→ Text excerpt:
────────────────────
Thirty-five minutes after it was due, the workboat arrived, and after the skipper picked-up a giant squid from a fishing boat, he deposited us at the foot of a ladder at the end of the pier, and we walked to the head, where we were to meet Liliana. While Edi waited there, I headed to the Capitania to tender the report, and was told they would compose an official letter to attach to it, which would take half an hour. I could wait or come back, so I headed back over to the pier to join Edi in waiting for Liliana's 1000 rendezvous with us. Shortly after 1100, with still no Liliana, we went back over to the Capitania to pick-up my copy of the 'official' signed and stamped letter and attached report.

We then walked over to the APN office to see whether the form from the previous afternoon and evening had finally been printed. The uniformed minion phoned Liliana for us, and shortly Santiago arrived and with him we jostled up the hill in a motocab to Liliana's office, where she was in the throes of creating even more paperwork on our behalf. As we waited, Liliana's son, Felix came out to the office from the back of the house, and was introduced to us.

Felix is 23 years old and is part-way through an engineering degree in computer science at the University in Piura, 50 or so kilometres inland from Paita. At the same time, he is teaching IT programs. His English is limited, but we were able to carry-on a very pleasant discussion with him while Liliana worked at the computer. He is a highly enthusiastic and spirited young man, with a gentle soul; it was refreshing to meet him.

The previous day we had told Liliana that we needed to buy fresh produce, and she said she would take us to the local market. So, after she had finished her latest paperwork, Edi and I piled into a motocab with her and we were off on another race through the streets. We bounced up a street lined with non-stop rows of ramshackle market stalls for what seemed half-a-kilometre, and then we turned into a narrow lane lined with slightly less flimsy stalls and corrugated tin roofs. We passed a couple of obvious entrances, and stopped at a third.


Liliana told us to sling our backpacks around to the front and hold them tightly as she led us into the market. She took us past many fruit stalls without stopping or even slowing, and then presented us at the front of a very nice selection. With the assistance of her translation, the stall owner dug-out firm, slightly green produce from under the tables and we had soon built a substantial pile of avocadoes, mangos, kiwis, mandarins, miniature bananas and a nice big papaya, The total came to 11 Soles, about $4.


Liliana then led us through the passages to another 'building' that appeared to be mostly vegetable stalls. We bypassed dozens of nice looking ones before she brought us to a halt in front of her favourite. Again she engaged the owner to assist us in picking-out a nice selection, including carrots, tomatoes, green and red peppers, peas in the pod and a couple of varieties of small new potatoes. He threw in a couple of small red peppers, and when I asked him if they were caliente, he nodded, but indicated not excessively so.

We loaded ourselves and our produce into a motocab and trundled back down the hill, and across and up to Liliana's office, where we picked-up some documents and bounced our way back down to the APN office. Liliana took the now finally printed form from the previous afternoon and evening's episode and sat at an office computer apparently to generate and print yet another document from it. This was duly signed and stamped.
────────────────────
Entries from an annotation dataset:
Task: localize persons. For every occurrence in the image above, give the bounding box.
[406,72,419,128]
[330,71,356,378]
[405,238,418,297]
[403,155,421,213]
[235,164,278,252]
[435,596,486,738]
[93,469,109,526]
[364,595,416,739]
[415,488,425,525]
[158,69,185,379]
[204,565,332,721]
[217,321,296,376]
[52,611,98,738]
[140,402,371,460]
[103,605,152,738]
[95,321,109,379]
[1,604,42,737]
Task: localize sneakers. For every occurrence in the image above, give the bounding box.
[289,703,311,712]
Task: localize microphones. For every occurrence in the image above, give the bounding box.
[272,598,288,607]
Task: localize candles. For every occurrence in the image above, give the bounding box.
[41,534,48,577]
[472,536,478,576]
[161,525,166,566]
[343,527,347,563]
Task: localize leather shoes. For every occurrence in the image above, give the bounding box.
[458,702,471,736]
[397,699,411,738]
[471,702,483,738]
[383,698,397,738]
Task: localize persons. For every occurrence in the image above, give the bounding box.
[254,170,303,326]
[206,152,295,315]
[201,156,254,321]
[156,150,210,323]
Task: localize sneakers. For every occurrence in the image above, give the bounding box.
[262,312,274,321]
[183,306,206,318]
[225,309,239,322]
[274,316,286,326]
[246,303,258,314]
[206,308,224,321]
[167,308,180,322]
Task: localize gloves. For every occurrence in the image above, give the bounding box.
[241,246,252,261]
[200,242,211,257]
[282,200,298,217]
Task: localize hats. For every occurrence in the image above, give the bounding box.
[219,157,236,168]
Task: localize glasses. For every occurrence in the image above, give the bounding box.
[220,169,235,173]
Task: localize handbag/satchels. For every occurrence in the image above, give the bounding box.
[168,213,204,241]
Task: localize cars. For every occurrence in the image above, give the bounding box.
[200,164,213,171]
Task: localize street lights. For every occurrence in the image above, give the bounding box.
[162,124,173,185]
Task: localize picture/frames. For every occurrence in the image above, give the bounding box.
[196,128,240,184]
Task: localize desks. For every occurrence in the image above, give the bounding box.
────────────────────
→ Task list:
[1] In the travel excerpt, how old is Felix?
[2] Name every fruit the travel excerpt says was bought at the first market stall.
[3] Reproduce the travel excerpt from "Thirty-five minutes after" to "and attached report.".

→ Exercise answers:
[1] Felix is 23 years old.

[2] Avocadoes, mangos, kiwis, mandarins, miniature bananas and a papaya.

[3]
Thirty-five minutes after it was due, the workboat arrived, and after the skipper picked-up a giant squid from a fishing boat, he deposited us at the foot of a ladder at the end of the pier, and we walked to the head, where we were to meet Liliana. While Edi waited there, I headed to the Capitania to tender the report, and was told they would compose an official letter to attach to it, which would take half an hour. I could wait or come back, so I headed back over to the pier to join Edi in waiting for Liliana's 1000 rendezvous with us. Shortly after 1100, with still no Liliana, we went back over to the Capitania to pick-up my copy of the 'official' signed and stamped letter and attached report.